About a year and a half ago, I almost purchased an apartment in Borgo Allegri situated between Piazza Ciompi and Piazza Santa Croce. I thought it was my dream apartment, albeit not that large, because of the fabulous location and the spectacular view of the neighboring rooftops and the Duomo in the distance. As I got closer to the date to sign off on it, I began to feel dread instead of joy. I contemplated what to do even though I knew that I had to back out. I thought it would be the perfect place for me and had even planned out where I was going to put my desk so I could look up at the Duomo.
A part of me wanted to buy it because I had searched so much and it was the best one I had seen, but another part of me felt that something was off. Ever since I returned to Florence in 2004, I have wanted to buy an apartment. However, either the circumstances weren’t right or the timing wasn’t right. Almost two years ago, I began my search by looking on-line and contacting agency after agency to see different apartments all around Florence. Initially, I was adamant about staying in my neighborhood, but then opened my horizons to almost anywhere within the city walls.
I saw so many apartments that it physically and mentally wore me out. Not only was it tiring to walk all over town, but to then listen to the agent describing the apartment to me even though he/she hadn’t even seen it before. Initially I was polite, but after awhile I couldn’t take it any more. I got so restless that I told the agent that I preferred to show myself around. The main problem was that usually I knew the second after opening the front door if I was considering the apartment or not. If I couldn’t imagine myself living in it, there was no use in me looking at it any longer.
After my disappointing end to the Borgo Allegri apartment at the end of 2013, I then focused my energy in purchasing a place with my beau in Paris. We had been casually looking, but realized that it’s just not the right time for us both.
When I was in Florence in early March, a man called my cellphone and asked me if I was still looking for an apartment in Florence. I found it odd that I hadn’t contacted anyone in probably two years. The words, “Sì, sto sempre cercando un’appartamento (Yes, I’m still looking for an apartment).” popped out of my mouth. He explained where it was, but I declined a visit. I knew that if I was going to start looking again, I couldn’t just go see a place to see it. If the area didn’t appeal to me or the description didn’t either, it wasn’t worth my time and energy to go.

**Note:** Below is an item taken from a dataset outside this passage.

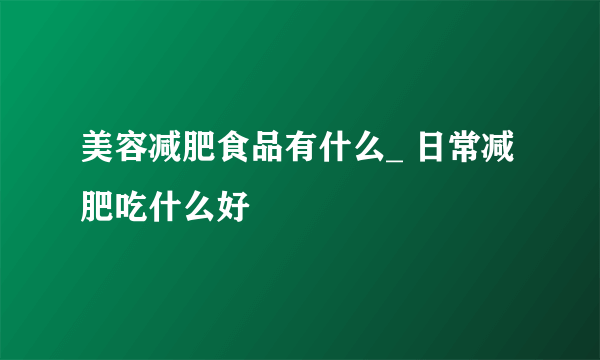 美容减肥食品有什么_ 日常减肥吃什么好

I visited two places with my beau in March and then saw only one place a few weeks ago. I fell in love with the last place I saw. I went back a second time with a geometra (surveyor) and an architect because the apartment needs some renovations, which I hadn’t planned on.
I plan on visiting it again with a friend of mine who is a muratore (mason) to get a price on some of the basics I need to have done. The geometra gave me a number, which included everything I would eventually love to do, but not in the beginning before I move into it.
I am still keeping my eye on the annunci (ads) to see if anything pops up. The market doesn’t seem to be moving much because some of the places get put on the “new” list just because the agency (or agencies because sometimes there are more than one representing an apartment) relists it. At least, I am very quick when scanning the annunci because I can recognize an apartment by its thumbnail photo now even if each agency seems to pick a different one.
I am looking forward to purchase an apartment in Florence because I feel that it will deepen my relationship with my beloved city. Even though I feel as if my roots are firmly planted in Florence, maybe I can plant them even deeper still. I feel almost like a potted plant that is about to be extracted from the pot and planted directly into the ground. A sense of stability comes over me when I think of living in my own home in Florence. Maybe planting my roots even deeper in Florence will allow me to blossom and flourish even more.